4. Electrical machine according to claim 3, wherein the rotor position sensor (5) is mounted on the carrier element positively and / or non-positively and can be solved without destruction of the support element.

5. Electrical machine according to claim 3, wherein the rotor position sensor (5) is integrated in the carrier element.

6. Electrical machine according to one of the claims 2 to 5, wherein a sensor track (6) on an inner wall defining the inner wall of the rotor (2) forming the hollow shaft is present and upon rotation of the rotor (2) relative to the rotor position sensor (5). which supplies the output signal by detecting the sensor track (6).

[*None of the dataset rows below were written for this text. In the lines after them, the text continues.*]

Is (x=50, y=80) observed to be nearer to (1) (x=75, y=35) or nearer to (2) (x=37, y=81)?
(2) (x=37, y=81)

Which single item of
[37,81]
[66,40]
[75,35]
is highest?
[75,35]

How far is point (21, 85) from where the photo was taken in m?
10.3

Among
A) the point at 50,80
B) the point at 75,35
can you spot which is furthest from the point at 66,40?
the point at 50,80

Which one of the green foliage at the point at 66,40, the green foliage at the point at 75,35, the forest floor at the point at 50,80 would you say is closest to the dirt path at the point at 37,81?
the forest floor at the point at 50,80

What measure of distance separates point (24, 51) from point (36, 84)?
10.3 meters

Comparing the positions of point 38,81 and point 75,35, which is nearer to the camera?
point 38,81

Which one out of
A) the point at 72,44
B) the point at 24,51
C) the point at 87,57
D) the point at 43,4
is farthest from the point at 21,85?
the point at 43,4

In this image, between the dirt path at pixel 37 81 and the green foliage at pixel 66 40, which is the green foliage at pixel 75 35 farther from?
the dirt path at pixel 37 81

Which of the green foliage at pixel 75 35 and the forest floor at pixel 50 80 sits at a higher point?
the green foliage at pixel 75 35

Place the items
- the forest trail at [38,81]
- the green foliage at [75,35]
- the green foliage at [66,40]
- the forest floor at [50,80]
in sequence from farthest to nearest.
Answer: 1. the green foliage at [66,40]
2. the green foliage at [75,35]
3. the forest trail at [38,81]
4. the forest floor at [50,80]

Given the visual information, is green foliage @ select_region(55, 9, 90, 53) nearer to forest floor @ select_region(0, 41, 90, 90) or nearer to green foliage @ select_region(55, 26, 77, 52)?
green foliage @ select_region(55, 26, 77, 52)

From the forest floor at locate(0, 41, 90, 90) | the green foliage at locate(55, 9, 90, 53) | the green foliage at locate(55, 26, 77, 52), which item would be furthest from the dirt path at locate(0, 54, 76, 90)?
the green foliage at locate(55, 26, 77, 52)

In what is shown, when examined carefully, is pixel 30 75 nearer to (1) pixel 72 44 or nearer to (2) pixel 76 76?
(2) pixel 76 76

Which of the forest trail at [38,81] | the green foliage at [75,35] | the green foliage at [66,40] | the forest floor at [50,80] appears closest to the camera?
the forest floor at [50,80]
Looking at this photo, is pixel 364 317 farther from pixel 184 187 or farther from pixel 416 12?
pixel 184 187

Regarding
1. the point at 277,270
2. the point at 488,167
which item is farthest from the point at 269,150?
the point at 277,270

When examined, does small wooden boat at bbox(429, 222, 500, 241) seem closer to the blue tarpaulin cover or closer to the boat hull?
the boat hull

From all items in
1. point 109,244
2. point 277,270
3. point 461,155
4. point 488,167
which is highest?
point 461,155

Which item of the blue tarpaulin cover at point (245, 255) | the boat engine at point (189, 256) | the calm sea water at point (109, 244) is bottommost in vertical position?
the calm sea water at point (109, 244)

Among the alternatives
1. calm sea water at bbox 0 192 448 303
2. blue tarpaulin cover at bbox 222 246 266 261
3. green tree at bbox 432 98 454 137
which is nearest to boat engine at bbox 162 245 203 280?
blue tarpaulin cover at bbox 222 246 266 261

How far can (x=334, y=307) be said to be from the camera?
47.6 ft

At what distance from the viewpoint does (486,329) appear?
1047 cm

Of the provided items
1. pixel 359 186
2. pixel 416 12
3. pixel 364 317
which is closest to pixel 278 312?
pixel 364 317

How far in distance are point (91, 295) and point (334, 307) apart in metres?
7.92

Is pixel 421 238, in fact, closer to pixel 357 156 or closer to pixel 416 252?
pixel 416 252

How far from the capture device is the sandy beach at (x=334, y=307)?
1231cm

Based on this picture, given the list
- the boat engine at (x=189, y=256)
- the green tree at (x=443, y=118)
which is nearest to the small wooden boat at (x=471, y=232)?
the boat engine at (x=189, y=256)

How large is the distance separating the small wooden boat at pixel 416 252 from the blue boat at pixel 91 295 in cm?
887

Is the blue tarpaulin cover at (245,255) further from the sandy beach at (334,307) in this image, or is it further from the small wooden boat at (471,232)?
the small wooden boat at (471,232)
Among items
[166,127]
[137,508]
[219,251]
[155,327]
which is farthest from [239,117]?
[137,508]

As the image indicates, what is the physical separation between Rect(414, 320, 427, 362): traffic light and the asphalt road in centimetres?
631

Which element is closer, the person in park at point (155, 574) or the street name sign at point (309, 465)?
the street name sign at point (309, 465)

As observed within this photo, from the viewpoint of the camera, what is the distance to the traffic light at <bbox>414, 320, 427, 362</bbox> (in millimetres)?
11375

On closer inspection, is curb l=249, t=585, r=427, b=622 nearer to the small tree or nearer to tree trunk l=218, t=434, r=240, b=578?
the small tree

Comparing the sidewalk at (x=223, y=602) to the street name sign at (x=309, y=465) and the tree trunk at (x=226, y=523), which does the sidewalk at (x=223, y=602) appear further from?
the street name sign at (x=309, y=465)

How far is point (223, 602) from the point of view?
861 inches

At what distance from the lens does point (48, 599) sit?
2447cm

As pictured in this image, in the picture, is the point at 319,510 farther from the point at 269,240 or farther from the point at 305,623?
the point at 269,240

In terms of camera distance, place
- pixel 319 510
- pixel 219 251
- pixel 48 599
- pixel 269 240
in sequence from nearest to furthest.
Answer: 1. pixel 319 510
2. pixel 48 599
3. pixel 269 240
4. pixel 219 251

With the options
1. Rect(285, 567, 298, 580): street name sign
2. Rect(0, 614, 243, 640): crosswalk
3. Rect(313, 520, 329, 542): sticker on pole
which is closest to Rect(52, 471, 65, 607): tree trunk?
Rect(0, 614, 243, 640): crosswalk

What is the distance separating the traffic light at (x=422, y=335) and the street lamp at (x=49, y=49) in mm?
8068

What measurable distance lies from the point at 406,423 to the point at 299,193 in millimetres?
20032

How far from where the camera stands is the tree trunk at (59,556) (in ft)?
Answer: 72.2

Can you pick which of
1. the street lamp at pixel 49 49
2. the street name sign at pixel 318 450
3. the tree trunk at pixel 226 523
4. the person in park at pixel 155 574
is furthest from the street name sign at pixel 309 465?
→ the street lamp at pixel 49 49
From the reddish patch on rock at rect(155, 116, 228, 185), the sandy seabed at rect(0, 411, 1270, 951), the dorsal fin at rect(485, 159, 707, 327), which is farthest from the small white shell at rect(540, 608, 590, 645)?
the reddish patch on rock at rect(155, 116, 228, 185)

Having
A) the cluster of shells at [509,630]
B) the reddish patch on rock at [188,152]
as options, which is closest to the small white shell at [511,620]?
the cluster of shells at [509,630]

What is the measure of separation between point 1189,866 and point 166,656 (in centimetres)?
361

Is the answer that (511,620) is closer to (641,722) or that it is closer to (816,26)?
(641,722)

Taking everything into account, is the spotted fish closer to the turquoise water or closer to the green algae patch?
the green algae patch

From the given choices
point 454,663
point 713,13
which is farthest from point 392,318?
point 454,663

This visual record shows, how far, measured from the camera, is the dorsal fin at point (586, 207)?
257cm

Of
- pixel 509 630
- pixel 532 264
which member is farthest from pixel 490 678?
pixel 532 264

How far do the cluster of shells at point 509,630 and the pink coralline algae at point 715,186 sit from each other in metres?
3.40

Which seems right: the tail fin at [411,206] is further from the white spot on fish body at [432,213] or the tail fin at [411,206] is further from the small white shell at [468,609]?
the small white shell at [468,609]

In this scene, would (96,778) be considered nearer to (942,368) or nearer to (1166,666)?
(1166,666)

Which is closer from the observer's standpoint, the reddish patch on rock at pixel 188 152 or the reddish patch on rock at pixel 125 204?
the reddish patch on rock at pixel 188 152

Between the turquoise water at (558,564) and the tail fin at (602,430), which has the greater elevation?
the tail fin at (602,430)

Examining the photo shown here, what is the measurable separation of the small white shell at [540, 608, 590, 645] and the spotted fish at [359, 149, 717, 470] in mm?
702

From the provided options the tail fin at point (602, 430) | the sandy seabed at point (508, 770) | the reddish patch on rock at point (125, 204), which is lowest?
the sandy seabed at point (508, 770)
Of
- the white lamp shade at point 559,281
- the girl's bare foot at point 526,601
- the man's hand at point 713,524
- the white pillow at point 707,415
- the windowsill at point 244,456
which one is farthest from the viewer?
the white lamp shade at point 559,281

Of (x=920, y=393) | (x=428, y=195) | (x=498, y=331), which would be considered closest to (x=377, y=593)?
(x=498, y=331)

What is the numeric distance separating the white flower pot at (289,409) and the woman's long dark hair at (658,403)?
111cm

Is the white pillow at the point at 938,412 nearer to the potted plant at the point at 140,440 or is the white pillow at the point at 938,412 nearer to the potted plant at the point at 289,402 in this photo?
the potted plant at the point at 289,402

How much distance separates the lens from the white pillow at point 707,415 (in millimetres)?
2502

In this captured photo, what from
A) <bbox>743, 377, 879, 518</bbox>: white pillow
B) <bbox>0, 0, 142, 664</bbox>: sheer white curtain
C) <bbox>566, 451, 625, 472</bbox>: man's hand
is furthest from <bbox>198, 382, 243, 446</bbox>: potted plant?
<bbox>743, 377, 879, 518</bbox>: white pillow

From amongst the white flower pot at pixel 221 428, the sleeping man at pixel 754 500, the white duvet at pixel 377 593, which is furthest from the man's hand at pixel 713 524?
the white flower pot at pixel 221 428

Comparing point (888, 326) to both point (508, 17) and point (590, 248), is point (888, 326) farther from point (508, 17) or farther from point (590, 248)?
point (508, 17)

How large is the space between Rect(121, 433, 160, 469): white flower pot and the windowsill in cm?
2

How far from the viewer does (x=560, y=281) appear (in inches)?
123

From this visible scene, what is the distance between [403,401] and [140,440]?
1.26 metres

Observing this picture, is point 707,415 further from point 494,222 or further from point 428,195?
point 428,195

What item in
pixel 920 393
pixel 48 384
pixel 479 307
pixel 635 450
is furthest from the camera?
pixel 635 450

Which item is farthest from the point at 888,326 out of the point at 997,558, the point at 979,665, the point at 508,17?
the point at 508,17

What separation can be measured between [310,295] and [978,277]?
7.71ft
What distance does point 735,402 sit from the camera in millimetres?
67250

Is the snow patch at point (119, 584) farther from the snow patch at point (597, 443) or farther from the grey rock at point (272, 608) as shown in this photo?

7. Electrical machine according to one of the claims 3 to 6, wherein the carrier element from one side of the electric machine in the interior of the rotor (2) is inserted such that in the normal operation, the rotor (2) forming the hollow shaft relative to the Carrier element rotates.

8. Electrical machine according to one of the claims 3 to 7, wherein the support member is a cooling lance (3) having at least one channel (4) through which a cooling medium is introduced into the hollow shaft or discharged from the hollow shaft during normal operation ,

9. Electrical machine according to one of the claims 3 to 8, wherein the rotor (2) is a foreign-excited rotor (2) and electrical lines, which are necessary for a connection of the rotor position sensor (5) extend on and / or in the carrier element and From the rotor position sensor (5) are led out of the hollow shaft, where they are connected to electrical lines, which are responsible for the extraneous rain of Rotor (2) are necessary to be merged into a harness.

10. Electrical machine according to one of the claims 3 to 9, wherein on the support element, preferably in the direction of the axis of rotation (R), a plurality of rotor position sensors (5) for increasing a resolution of the rotational position of the rotor (2) are arranged.

11 motor vehicle or motorcycle having an electric drive unit for driving the motor vehicle or the motorcycle, wherein the drive unit is an electrical machine according to one of the preceding claims 1 to 10.